**Using the information**
1) Can you rewrite the paragraph of the notes on loudspeaker crossovers that begins "The SPICA crossover uses" as a short list that keeps its main facts?
2) Can you carry the notes on loudspeaker crossovers forward from their last sentence with the next part?

[Text excerpt — start]

I have been passionately reading up on all I could find on this topic, and I have gathered the following "bits of truth":

(1)
ALL low-pass filters cause a delay (Group Delay) in the output of the filtered speaker unit (e.g. Woofer) in its pass-band, resulting in an apparent backward shift of its acoustic centre

(2)
High-pass filters also cause a similar Group Delay, but in the speaker's stop-band; as a result, the apparent acoustic centre of the unit (e.g. Tweeter) remains approximately coincident with its physical position in the pass-band

(3)
ALL conventional symmetric crossover filters (e.g. 2nd order Linkwitz-Riley, 3rd order Butterworth, 4th oder Linkwitz-Riley, etc.) are designed to sum flat when the physical acoustic centres of the two speaker units (Woofer AND Tweeter) are aligned; however, given (1) and (2) above, this means that the two speaker untis are left to emit their respective portions of the audio band from substantially different apparent positions, which results in an overall NON-time aligned output from the speaker system (incidentally, Linkwitz-Riley crossovers do ensure phase matching of Woofer and Tweeter at all frequencies, which results in regular polar dispersion, but they still do not result in time-aligned output, since the latter depends on Group Delay, and not phase - see (1) and (2).)

(4)
It has been demonstrated that it is impossible to obtain: (A) perfect acoustic summing (flat frequency response), (B) perfect phase match AND (C) flat Group Delay using a simple analogue passive crossover [Vanderkooy, J. and Lipshitz, S. P., “Is Phase Linearization of Loudspeaker Crossover Networks Possible by Time Offset and Equalization?”, J. Audio Eng. Soc., vol. 32 (Dec. 1984)].

(5)
Given (3) and (4) above, a number of efforts have been made to design "quasi-optimal" crossovers that strike the best possible balance between the three goals (A),(B) and (C) (rather than only considering (A) - e.g. conventional 3rd order Butterworth, or (A)+(B) - e.g. even-order Linkwitz-Riley).

Two notable examples of "quasi-optimal" crossovers (5) are the ones developed by SPICA and by Jean Michel LeCleac'h (filtrage).

Both of these "quasi-optimal" crossovers use a physical offset between the physical acoustic centres of the Woofer and Tweeter to try and align their respective emissions over broad portions of the audio band.

The SPICA crossover uses a 4th order Bessel low-pass at Fx (+ polarity) and a quasi-first order high-pass at Fx (+ polarity), with an Offset = 0.435*c/Fx.
Unfortunately, the 1st order HP is often too bland to be usable with real Tweeters, especially of the horn-loaded Compression Driver type that I pefer.

[Text excerpt — finish]
[Data segment — start]

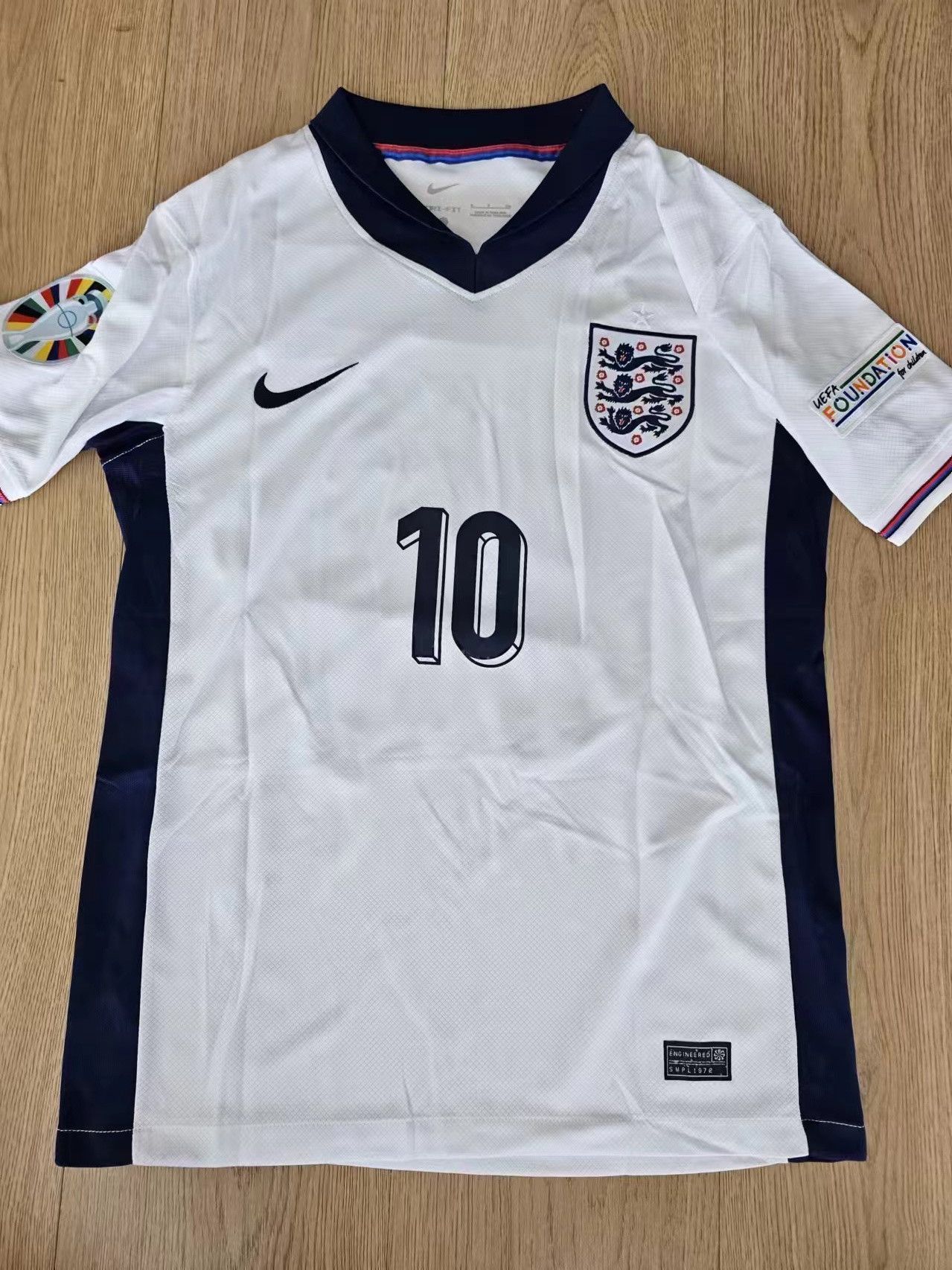 Other 2024 Euro England #10 Jude Bellingham Jersey M Size US M / EU 48-50 / 2 - 2 Thumbnail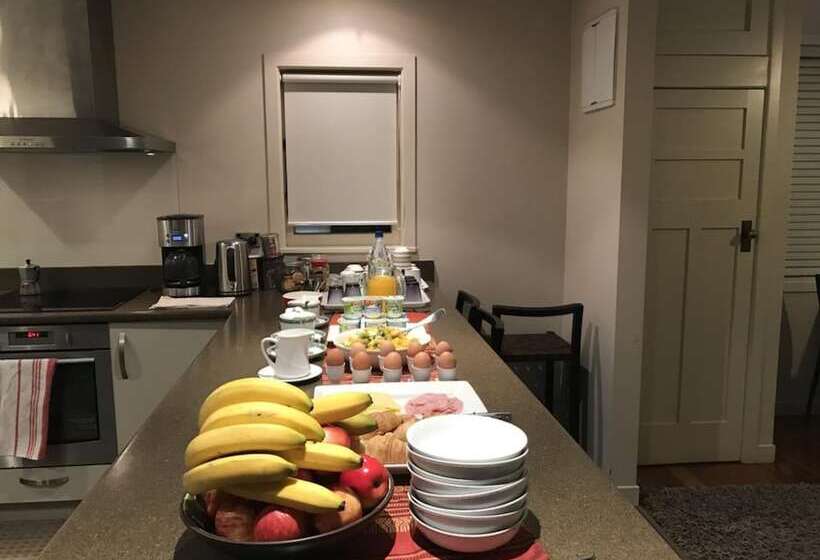 تختخواب و صبحانه Lakes Lodge Rotorua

[Data segment — finish]

**Answers by item**
1)
- Low-pass: 4th order Bessel at Fx, + polarity
- High-pass: quasi-first order at Fx, + polarity
- Offset: 0.435*c/Fx
- Drawback: the 1st order high-pass is often too bland for real tweeters, especially the horn-loaded compression drivers the writer prefers

2)
The JMLC crossover uses instead a 3rd order Butterworth low-pass at 0.87*Fc (+ polarity) and also a 3rd order Butterworth high-pass at 1.15*Fc (- polarity), with an Offset = 0.22*c/Fx.
Below are simulations of the frequency response, phase and group delay of this type of crossover for Fx = 650Hz (attachments 1,2,3)

Overall, this is a much more practical solution than the SPICA one, and has been reported to work quite well by a number of users. However, the physical offset between the physical acoustic centres of the Woofer and Tweeter is rather small, and I have found that in the case of a system composed of a large-diametre Woofer and a compression driver + horn, for typical Fx values the horn ends up sticking quite a bit out in front of the Woofer cabinet.

Also, the phase match between Woofer and Tweeter (goal B above) isn't all that good, really, which results in a relatively poor polar response (this is often considered relatively unimportant by the proponents of the JMLC method, who typically listen on axis in the near field).

Finally, the group delay of the Woofer does not match that of the Tweeter at Fx, leaving the two units to emit from non-coincident positions at this important frequency where their output intensities are equal.

So I kept searching for alternative "quasi-optimal" crossover solutions.

One (passive) crossover that always intrigued me and that has developed a bit of a "mythical" aura in some audio circles is that which was used by TAD in their professional monitor models 2401 and 2402 (attachment 4).

By reverse-engineering the published frequency response plots for the 2401 model (attachment 5), and measuring the approximate physical offset between the Woofer's dust cap and the compression driver's diaphragm, I was able to work out the following design criteria for this crossover type:

Woofer: 6th order Linkwitz-Riley low-pass at Fx (+ polarity) (attachment 6)

Tweeter: 2nd order Chebyshev (Q=1) high-pass at 1.3*Fx (- polarity), attenuated -2dB (attachment 7)

Offset = 0.6 * c / Fx

The resulting simulations of the frequency response, phase and group delay of this type of crossover for Fx = 650Hz are illustrated below (attachments 8,9,10).

Well, I must say I quite like it! :-)

This "TAD-style" crossover clearly belongs to the "quasi-optimal" family, and exhibits a nice set of desirable characteristics, namely:

- smooth frequency response
- excellent phase match up until Fx (expected good polar behaviour)
- almost perfect group delay match at Fx, and smooth overall group delay curve, with both Woofer and Tweeter emitting from almost coincident positions over most of their respective pass-bands (i.e. very good "time alignmnet")
- conveniently large offset, which greatly facilitates the physical positioning of the Tweeter horn with respect to the Woofer box

I am posting all this in the hope that others may find it useful, too.

Comments are welcome!

Cheers,

Marco
Attached Images
File Type: png jmlcFR.png (33.4 KB, 1408 views)
File Type: png jmlcPhase.png (31.9 KB, 1387 views)
File Type: png jmlcGD.png (24.4 KB, 1367 views)
File Type: jpg 2402_2.jpg (47.2 KB, 1391 views)
File Type: png TARGET TAD.png (123.4 KB, 1380 views)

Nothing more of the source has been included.